-- START OF Task input --

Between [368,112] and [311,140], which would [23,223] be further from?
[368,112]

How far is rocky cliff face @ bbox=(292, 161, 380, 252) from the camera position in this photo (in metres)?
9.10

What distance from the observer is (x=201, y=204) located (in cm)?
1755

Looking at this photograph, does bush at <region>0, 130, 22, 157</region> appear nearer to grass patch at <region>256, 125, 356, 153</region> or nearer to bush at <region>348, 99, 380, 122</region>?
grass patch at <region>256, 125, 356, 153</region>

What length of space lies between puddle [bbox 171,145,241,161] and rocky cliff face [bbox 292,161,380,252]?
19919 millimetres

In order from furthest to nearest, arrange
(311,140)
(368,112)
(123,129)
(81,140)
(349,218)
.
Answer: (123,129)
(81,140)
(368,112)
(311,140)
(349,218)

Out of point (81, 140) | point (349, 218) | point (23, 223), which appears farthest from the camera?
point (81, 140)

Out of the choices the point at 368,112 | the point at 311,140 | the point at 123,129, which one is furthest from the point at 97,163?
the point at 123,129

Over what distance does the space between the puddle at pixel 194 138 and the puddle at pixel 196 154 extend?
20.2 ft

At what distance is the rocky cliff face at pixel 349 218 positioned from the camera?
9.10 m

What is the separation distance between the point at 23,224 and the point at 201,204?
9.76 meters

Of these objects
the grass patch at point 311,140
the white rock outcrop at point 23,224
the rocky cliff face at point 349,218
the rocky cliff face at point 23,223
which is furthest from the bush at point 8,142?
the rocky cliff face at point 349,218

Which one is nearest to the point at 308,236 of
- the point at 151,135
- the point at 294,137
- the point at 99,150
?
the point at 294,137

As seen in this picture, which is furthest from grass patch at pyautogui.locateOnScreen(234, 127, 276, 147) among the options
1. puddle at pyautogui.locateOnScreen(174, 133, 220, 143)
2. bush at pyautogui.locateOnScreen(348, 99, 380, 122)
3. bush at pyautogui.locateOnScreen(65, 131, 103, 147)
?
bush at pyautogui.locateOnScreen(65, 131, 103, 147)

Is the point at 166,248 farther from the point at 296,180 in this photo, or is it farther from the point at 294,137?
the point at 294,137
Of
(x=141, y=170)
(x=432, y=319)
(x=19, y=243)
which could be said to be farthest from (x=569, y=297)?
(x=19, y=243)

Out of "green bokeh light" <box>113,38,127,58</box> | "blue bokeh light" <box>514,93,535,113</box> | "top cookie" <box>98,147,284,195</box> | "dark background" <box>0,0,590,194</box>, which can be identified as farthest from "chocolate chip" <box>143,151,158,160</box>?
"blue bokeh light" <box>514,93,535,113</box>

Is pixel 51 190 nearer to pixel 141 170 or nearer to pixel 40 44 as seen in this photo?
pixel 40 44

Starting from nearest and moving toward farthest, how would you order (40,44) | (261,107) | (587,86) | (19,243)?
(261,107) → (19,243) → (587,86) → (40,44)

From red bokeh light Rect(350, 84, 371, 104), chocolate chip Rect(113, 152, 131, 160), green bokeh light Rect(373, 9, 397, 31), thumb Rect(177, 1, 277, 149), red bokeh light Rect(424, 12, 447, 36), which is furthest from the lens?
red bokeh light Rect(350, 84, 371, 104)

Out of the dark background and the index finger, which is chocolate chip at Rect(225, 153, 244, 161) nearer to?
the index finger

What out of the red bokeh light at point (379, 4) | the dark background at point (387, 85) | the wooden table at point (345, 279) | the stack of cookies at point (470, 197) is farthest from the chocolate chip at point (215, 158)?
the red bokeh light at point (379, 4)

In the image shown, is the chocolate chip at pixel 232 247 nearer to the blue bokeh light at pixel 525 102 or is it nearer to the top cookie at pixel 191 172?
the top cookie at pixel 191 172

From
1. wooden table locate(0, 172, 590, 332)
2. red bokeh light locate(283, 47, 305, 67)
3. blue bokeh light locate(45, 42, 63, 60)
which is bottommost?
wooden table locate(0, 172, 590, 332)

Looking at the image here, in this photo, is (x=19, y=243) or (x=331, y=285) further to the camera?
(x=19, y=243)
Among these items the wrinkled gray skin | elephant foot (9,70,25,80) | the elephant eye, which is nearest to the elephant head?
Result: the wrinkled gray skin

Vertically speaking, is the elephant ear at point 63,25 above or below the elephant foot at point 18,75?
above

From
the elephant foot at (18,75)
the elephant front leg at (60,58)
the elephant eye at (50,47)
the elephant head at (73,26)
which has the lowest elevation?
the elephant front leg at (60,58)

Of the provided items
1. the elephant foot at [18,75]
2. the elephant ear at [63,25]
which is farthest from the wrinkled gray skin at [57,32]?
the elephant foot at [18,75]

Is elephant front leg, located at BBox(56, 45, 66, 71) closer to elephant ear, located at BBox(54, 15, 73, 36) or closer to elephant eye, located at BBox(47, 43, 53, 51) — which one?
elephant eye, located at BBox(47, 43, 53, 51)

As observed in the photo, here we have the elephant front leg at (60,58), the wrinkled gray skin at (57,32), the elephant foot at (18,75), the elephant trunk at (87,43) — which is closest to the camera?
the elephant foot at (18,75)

-- END OF Task input --

__Exercise objective__
Reproduce all of the records above word for word, line by line, with no changes.

__Response to this task__
Between [368,112] and [311,140], which would [23,223] be further from?
[368,112]

How far is rocky cliff face @ bbox=(292, 161, 380, 252) from the camera position in this photo (in metres)?
9.10

What distance from the observer is (x=201, y=204) located (in cm)?
1755

Looking at this photograph, does bush at <region>0, 130, 22, 157</region> appear nearer to grass patch at <region>256, 125, 356, 153</region> or nearer to bush at <region>348, 99, 380, 122</region>?
grass patch at <region>256, 125, 356, 153</region>

What length of space lies between puddle [bbox 171,145,241,161] and rocky cliff face [bbox 292,161,380,252]?
19919 millimetres

In order from furthest to nearest, arrange
(311,140)
(368,112)
(123,129)
(81,140)
(349,218)
.
Answer: (123,129)
(81,140)
(368,112)
(311,140)
(349,218)

Out of point (81, 140) | point (349, 218) | point (23, 223), which appears farthest from the camera?
point (81, 140)

Out of the choices the point at 368,112 | the point at 311,140 | the point at 123,129, which one is furthest from the point at 97,163?
the point at 123,129

Over what distance does the space between the puddle at pixel 194 138 and the puddle at pixel 196 154 extend?
20.2 ft

At what distance is the rocky cliff face at pixel 349 218 positioned from the camera?
9.10 m

What is the separation distance between the point at 23,224 and the point at 201,204?
9.76 meters

Of these objects
the grass patch at point 311,140
the white rock outcrop at point 23,224
the rocky cliff face at point 349,218
the rocky cliff face at point 23,223
which is furthest from the bush at point 8,142?
the rocky cliff face at point 349,218

Which one is nearest to the point at 308,236 of
- the point at 151,135
- the point at 294,137
- the point at 99,150
?
the point at 294,137

As seen in this picture, which is furthest from grass patch at pyautogui.locateOnScreen(234, 127, 276, 147) among the options
1. puddle at pyautogui.locateOnScreen(174, 133, 220, 143)
2. bush at pyautogui.locateOnScreen(348, 99, 380, 122)
3. bush at pyautogui.locateOnScreen(65, 131, 103, 147)
?
bush at pyautogui.locateOnScreen(65, 131, 103, 147)

Is the point at 166,248 farther from the point at 296,180 in this photo, or is it farther from the point at 294,137?
the point at 294,137
Of
(x=141, y=170)
(x=432, y=319)
(x=19, y=243)
which could be said to be farthest from (x=569, y=297)?
(x=19, y=243)

Out of "green bokeh light" <box>113,38,127,58</box> | "blue bokeh light" <box>514,93,535,113</box> | "top cookie" <box>98,147,284,195</box> | "dark background" <box>0,0,590,194</box>, which can be identified as farthest from "chocolate chip" <box>143,151,158,160</box>?
"blue bokeh light" <box>514,93,535,113</box>

Is pixel 51 190 nearer to pixel 141 170 or nearer to pixel 40 44 as seen in this photo?
pixel 40 44

Starting from nearest and moving toward farthest, how would you order (40,44) | (261,107) | (587,86) | (19,243)?
(261,107) → (19,243) → (587,86) → (40,44)

From red bokeh light Rect(350, 84, 371, 104), chocolate chip Rect(113, 152, 131, 160), green bokeh light Rect(373, 9, 397, 31), thumb Rect(177, 1, 277, 149), red bokeh light Rect(424, 12, 447, 36), which is furthest from the lens?
red bokeh light Rect(350, 84, 371, 104)

Out of the dark background and the index finger, which is chocolate chip at Rect(225, 153, 244, 161) nearer to?
the index finger

What out of the red bokeh light at point (379, 4) | the dark background at point (387, 85) | the wooden table at point (345, 279) | the stack of cookies at point (470, 197) is farthest from the chocolate chip at point (215, 158)?
the red bokeh light at point (379, 4)

In the image shown, is the chocolate chip at pixel 232 247 nearer to the blue bokeh light at pixel 525 102 or is it nearer to the top cookie at pixel 191 172?
the top cookie at pixel 191 172

From
1. wooden table locate(0, 172, 590, 332)
2. red bokeh light locate(283, 47, 305, 67)
3. blue bokeh light locate(45, 42, 63, 60)
which is bottommost?
wooden table locate(0, 172, 590, 332)

Looking at the image here, in this photo, is (x=19, y=243) or (x=331, y=285) further to the camera?
(x=19, y=243)
Among these items the wrinkled gray skin | elephant foot (9,70,25,80) | the elephant eye, which is nearest to the elephant head?
Result: the wrinkled gray skin

Vertically speaking, is the elephant ear at point 63,25 above or below the elephant foot at point 18,75?
above

From
the elephant foot at (18,75)
the elephant front leg at (60,58)
the elephant eye at (50,47)
the elephant head at (73,26)
which has the lowest elevation?
the elephant front leg at (60,58)

Of the provided items
1. the elephant foot at [18,75]
2. the elephant ear at [63,25]
which is farthest from the wrinkled gray skin at [57,32]?
the elephant foot at [18,75]

Is elephant front leg, located at BBox(56, 45, 66, 71) closer to elephant ear, located at BBox(54, 15, 73, 36) or closer to elephant eye, located at BBox(47, 43, 53, 51) — which one?
elephant eye, located at BBox(47, 43, 53, 51)

As observed in the photo, here we have the elephant front leg at (60,58), the wrinkled gray skin at (57,32), the elephant foot at (18,75), the elephant trunk at (87,43) — which is closest to the camera?
the elephant foot at (18,75)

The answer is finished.